The transformation of health systems is essential if countries want to be able to respond to the needs and expectations of their citizens and if they are to continue to have good health outcomes. ‘Thinking about the organisation of healthcare must have the ambition of transforming the healthcare system. It’s the only way to respond to the enormous challenges we face,’ argued the dean of the NOVA National School of Public Health (NOVA NSPH), explaining that the Academy can play a very important role in implementing measures.
Sónia Dias was speaking at the Assembly of the Republic, as part of a session commemorating the 45th anniversary of the National Health Service (SNS), organised by the Parliamentary Health Commission, a moment she took to praise the role the SNS has played and the results achieved, even with the challenges that are well known.
The dean of NOVA NSPH recalled the role the school has played in training leaders and professionals for over five decades, and for half of that time it has even been the ‘training arm of the Ministry of Health’.
On the theme of the commemorative session, which focused on the organisation of healthcare, Sónia Dias pointed out that the changes in the country’s socio-demographic and epidemiological profile require a transformation of healthcare systems, which begins by changing the thinking behind the organisation of care and promoting the effective participation of citizens and other sectors.

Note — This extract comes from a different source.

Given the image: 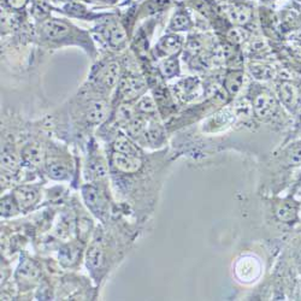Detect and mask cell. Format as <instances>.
Masks as SVG:
<instances>
[{"mask_svg":"<svg viewBox=\"0 0 301 301\" xmlns=\"http://www.w3.org/2000/svg\"><path fill=\"white\" fill-rule=\"evenodd\" d=\"M118 87H120V96L124 102H130V100L138 98L146 90L144 82L136 76H124L120 78Z\"/></svg>","mask_w":301,"mask_h":301,"instance_id":"6da1fadb","label":"cell"},{"mask_svg":"<svg viewBox=\"0 0 301 301\" xmlns=\"http://www.w3.org/2000/svg\"><path fill=\"white\" fill-rule=\"evenodd\" d=\"M41 32L47 39L53 41L63 40V38L70 34V26L66 22L59 20H46L41 26Z\"/></svg>","mask_w":301,"mask_h":301,"instance_id":"7a4b0ae2","label":"cell"},{"mask_svg":"<svg viewBox=\"0 0 301 301\" xmlns=\"http://www.w3.org/2000/svg\"><path fill=\"white\" fill-rule=\"evenodd\" d=\"M277 108V102L275 98L270 93L262 92L256 96L253 102V110L256 117L259 118H268L275 114Z\"/></svg>","mask_w":301,"mask_h":301,"instance_id":"3957f363","label":"cell"},{"mask_svg":"<svg viewBox=\"0 0 301 301\" xmlns=\"http://www.w3.org/2000/svg\"><path fill=\"white\" fill-rule=\"evenodd\" d=\"M84 198L88 208L93 214H96L98 217H102L105 214L106 202L98 188L94 186H86L84 188Z\"/></svg>","mask_w":301,"mask_h":301,"instance_id":"277c9868","label":"cell"},{"mask_svg":"<svg viewBox=\"0 0 301 301\" xmlns=\"http://www.w3.org/2000/svg\"><path fill=\"white\" fill-rule=\"evenodd\" d=\"M112 164L116 168L117 170L122 171L126 174H132L136 172L142 166V160L138 156H130V154H123V153L114 152L112 154Z\"/></svg>","mask_w":301,"mask_h":301,"instance_id":"5b68a950","label":"cell"},{"mask_svg":"<svg viewBox=\"0 0 301 301\" xmlns=\"http://www.w3.org/2000/svg\"><path fill=\"white\" fill-rule=\"evenodd\" d=\"M104 38L108 40V45L118 48V47L124 45L126 40V34L124 28L120 22L112 20L105 26L104 29Z\"/></svg>","mask_w":301,"mask_h":301,"instance_id":"8992f818","label":"cell"},{"mask_svg":"<svg viewBox=\"0 0 301 301\" xmlns=\"http://www.w3.org/2000/svg\"><path fill=\"white\" fill-rule=\"evenodd\" d=\"M184 40L180 35L177 34H169L165 35L158 41L156 46V51L160 56H174L181 50Z\"/></svg>","mask_w":301,"mask_h":301,"instance_id":"52a82bcc","label":"cell"},{"mask_svg":"<svg viewBox=\"0 0 301 301\" xmlns=\"http://www.w3.org/2000/svg\"><path fill=\"white\" fill-rule=\"evenodd\" d=\"M14 196L20 208L26 210L36 202L38 196H39V192L34 186H20L14 190Z\"/></svg>","mask_w":301,"mask_h":301,"instance_id":"ba28073f","label":"cell"},{"mask_svg":"<svg viewBox=\"0 0 301 301\" xmlns=\"http://www.w3.org/2000/svg\"><path fill=\"white\" fill-rule=\"evenodd\" d=\"M120 80V66L116 63H111L105 68H102V72L98 75V81L105 90H112L117 84Z\"/></svg>","mask_w":301,"mask_h":301,"instance_id":"9c48e42d","label":"cell"},{"mask_svg":"<svg viewBox=\"0 0 301 301\" xmlns=\"http://www.w3.org/2000/svg\"><path fill=\"white\" fill-rule=\"evenodd\" d=\"M20 158H22L23 163L29 166H38L41 164L44 159V150L42 147L39 144H28L26 147H23L22 152H20Z\"/></svg>","mask_w":301,"mask_h":301,"instance_id":"30bf717a","label":"cell"},{"mask_svg":"<svg viewBox=\"0 0 301 301\" xmlns=\"http://www.w3.org/2000/svg\"><path fill=\"white\" fill-rule=\"evenodd\" d=\"M148 124L150 122L146 116H135L130 122L126 124V132L129 138H135V140H141Z\"/></svg>","mask_w":301,"mask_h":301,"instance_id":"8fae6325","label":"cell"},{"mask_svg":"<svg viewBox=\"0 0 301 301\" xmlns=\"http://www.w3.org/2000/svg\"><path fill=\"white\" fill-rule=\"evenodd\" d=\"M106 114H108V106L104 102L98 100V102H93L88 106L87 111H86V120L88 123L98 124L105 120Z\"/></svg>","mask_w":301,"mask_h":301,"instance_id":"7c38bea8","label":"cell"},{"mask_svg":"<svg viewBox=\"0 0 301 301\" xmlns=\"http://www.w3.org/2000/svg\"><path fill=\"white\" fill-rule=\"evenodd\" d=\"M276 216L281 222L290 223L298 218V208L293 202H281L276 206Z\"/></svg>","mask_w":301,"mask_h":301,"instance_id":"4fadbf2b","label":"cell"},{"mask_svg":"<svg viewBox=\"0 0 301 301\" xmlns=\"http://www.w3.org/2000/svg\"><path fill=\"white\" fill-rule=\"evenodd\" d=\"M114 152L123 153V154L138 156V157H140V150L138 148V146H135V144L132 142L130 138L124 136V135L117 136L114 142Z\"/></svg>","mask_w":301,"mask_h":301,"instance_id":"5bb4252c","label":"cell"},{"mask_svg":"<svg viewBox=\"0 0 301 301\" xmlns=\"http://www.w3.org/2000/svg\"><path fill=\"white\" fill-rule=\"evenodd\" d=\"M46 169L52 178L62 180L68 175L66 164L62 163L57 158H48L46 162Z\"/></svg>","mask_w":301,"mask_h":301,"instance_id":"9a60e30c","label":"cell"},{"mask_svg":"<svg viewBox=\"0 0 301 301\" xmlns=\"http://www.w3.org/2000/svg\"><path fill=\"white\" fill-rule=\"evenodd\" d=\"M280 98H281L282 102L288 108H292L296 104L298 100V92L295 90V87L289 82H284V84H281L280 87Z\"/></svg>","mask_w":301,"mask_h":301,"instance_id":"2e32d148","label":"cell"},{"mask_svg":"<svg viewBox=\"0 0 301 301\" xmlns=\"http://www.w3.org/2000/svg\"><path fill=\"white\" fill-rule=\"evenodd\" d=\"M192 26V20L190 18L187 14L184 12V11H177V12L174 14L172 20L170 22V30L172 32H184V30H188Z\"/></svg>","mask_w":301,"mask_h":301,"instance_id":"e0dca14e","label":"cell"},{"mask_svg":"<svg viewBox=\"0 0 301 301\" xmlns=\"http://www.w3.org/2000/svg\"><path fill=\"white\" fill-rule=\"evenodd\" d=\"M250 14H252L250 8L244 6V5H238V6L232 8V10L229 11L230 20L238 26L246 24L250 18Z\"/></svg>","mask_w":301,"mask_h":301,"instance_id":"ac0fdd59","label":"cell"},{"mask_svg":"<svg viewBox=\"0 0 301 301\" xmlns=\"http://www.w3.org/2000/svg\"><path fill=\"white\" fill-rule=\"evenodd\" d=\"M163 130L159 126V124L154 122H150L148 126H147L146 132H144V136L141 138H144V142L150 144H157L163 140Z\"/></svg>","mask_w":301,"mask_h":301,"instance_id":"d6986e66","label":"cell"},{"mask_svg":"<svg viewBox=\"0 0 301 301\" xmlns=\"http://www.w3.org/2000/svg\"><path fill=\"white\" fill-rule=\"evenodd\" d=\"M242 81L244 75L242 72H230L229 75L226 76L224 84H226V90H228L230 96H234V94L238 92V90H240L241 86H242Z\"/></svg>","mask_w":301,"mask_h":301,"instance_id":"ffe728a7","label":"cell"},{"mask_svg":"<svg viewBox=\"0 0 301 301\" xmlns=\"http://www.w3.org/2000/svg\"><path fill=\"white\" fill-rule=\"evenodd\" d=\"M178 68L180 66H178V60H177V58L171 56V57L166 58L165 60L162 62L159 69H160L162 75H163L165 78H171L178 74Z\"/></svg>","mask_w":301,"mask_h":301,"instance_id":"44dd1931","label":"cell"},{"mask_svg":"<svg viewBox=\"0 0 301 301\" xmlns=\"http://www.w3.org/2000/svg\"><path fill=\"white\" fill-rule=\"evenodd\" d=\"M18 212V204L14 196H4L2 199V216L11 217Z\"/></svg>","mask_w":301,"mask_h":301,"instance_id":"7402d4cb","label":"cell"},{"mask_svg":"<svg viewBox=\"0 0 301 301\" xmlns=\"http://www.w3.org/2000/svg\"><path fill=\"white\" fill-rule=\"evenodd\" d=\"M157 110V106H156L154 100L150 98V96H144L138 100L136 105V111L140 112L142 114H154Z\"/></svg>","mask_w":301,"mask_h":301,"instance_id":"603a6c76","label":"cell"},{"mask_svg":"<svg viewBox=\"0 0 301 301\" xmlns=\"http://www.w3.org/2000/svg\"><path fill=\"white\" fill-rule=\"evenodd\" d=\"M102 262V250L100 248L99 244H93L88 252V268H98Z\"/></svg>","mask_w":301,"mask_h":301,"instance_id":"cb8c5ba5","label":"cell"},{"mask_svg":"<svg viewBox=\"0 0 301 301\" xmlns=\"http://www.w3.org/2000/svg\"><path fill=\"white\" fill-rule=\"evenodd\" d=\"M87 174L90 178H100V177H104L106 175V168L105 165L99 162L98 159H94L88 164Z\"/></svg>","mask_w":301,"mask_h":301,"instance_id":"d4e9b609","label":"cell"},{"mask_svg":"<svg viewBox=\"0 0 301 301\" xmlns=\"http://www.w3.org/2000/svg\"><path fill=\"white\" fill-rule=\"evenodd\" d=\"M135 117V110L132 108L130 105H120V108L117 111V120L122 124H126L129 123L132 118Z\"/></svg>","mask_w":301,"mask_h":301,"instance_id":"484cf974","label":"cell"},{"mask_svg":"<svg viewBox=\"0 0 301 301\" xmlns=\"http://www.w3.org/2000/svg\"><path fill=\"white\" fill-rule=\"evenodd\" d=\"M17 160L14 150H11L8 147H4L2 152V165L5 170H14L16 166Z\"/></svg>","mask_w":301,"mask_h":301,"instance_id":"4316f807","label":"cell"},{"mask_svg":"<svg viewBox=\"0 0 301 301\" xmlns=\"http://www.w3.org/2000/svg\"><path fill=\"white\" fill-rule=\"evenodd\" d=\"M8 5L14 8H20L22 6H24V4L28 0H8Z\"/></svg>","mask_w":301,"mask_h":301,"instance_id":"83f0119b","label":"cell"},{"mask_svg":"<svg viewBox=\"0 0 301 301\" xmlns=\"http://www.w3.org/2000/svg\"><path fill=\"white\" fill-rule=\"evenodd\" d=\"M294 256H295V259H296V260L301 264V241L296 244V246H295Z\"/></svg>","mask_w":301,"mask_h":301,"instance_id":"f1b7e54d","label":"cell"},{"mask_svg":"<svg viewBox=\"0 0 301 301\" xmlns=\"http://www.w3.org/2000/svg\"><path fill=\"white\" fill-rule=\"evenodd\" d=\"M87 2H90V0H87Z\"/></svg>","mask_w":301,"mask_h":301,"instance_id":"f546056e","label":"cell"}]
</instances>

‘The health sector alone will not address the major challenges (…). We need to be more ambitious and not just focus on organisational models,’ she said. ‘We need to change the paradigm so that we stop focussing only on illness and the sick (…) and focus on the possibility of keeping people healthy,’ she added.
For Sónia Dias, it is essential that everyone is involved in the various stages, such as deciding on public policies, designing strategies, implementation and monitoring, and it is also important to recognise failures so that progress can be made more quickly. In this field, she also considered that Public Health is fundamental to rethinking health systems and recalled the White Paper recently published by NOVA NSPH and more than 80 national and international experts, which summarises the priority recommendations for the future of Public Health.
‘Academia can play an extremely important role in the organisation of care, trying to find evidence that, from the outset, supports the organisation and the new models or impact assessment (…) But academia can also play an important role in the study of implementation processes, to see how the measures are going, what resources there are and what the success or failure of the measures is due to,’ she said.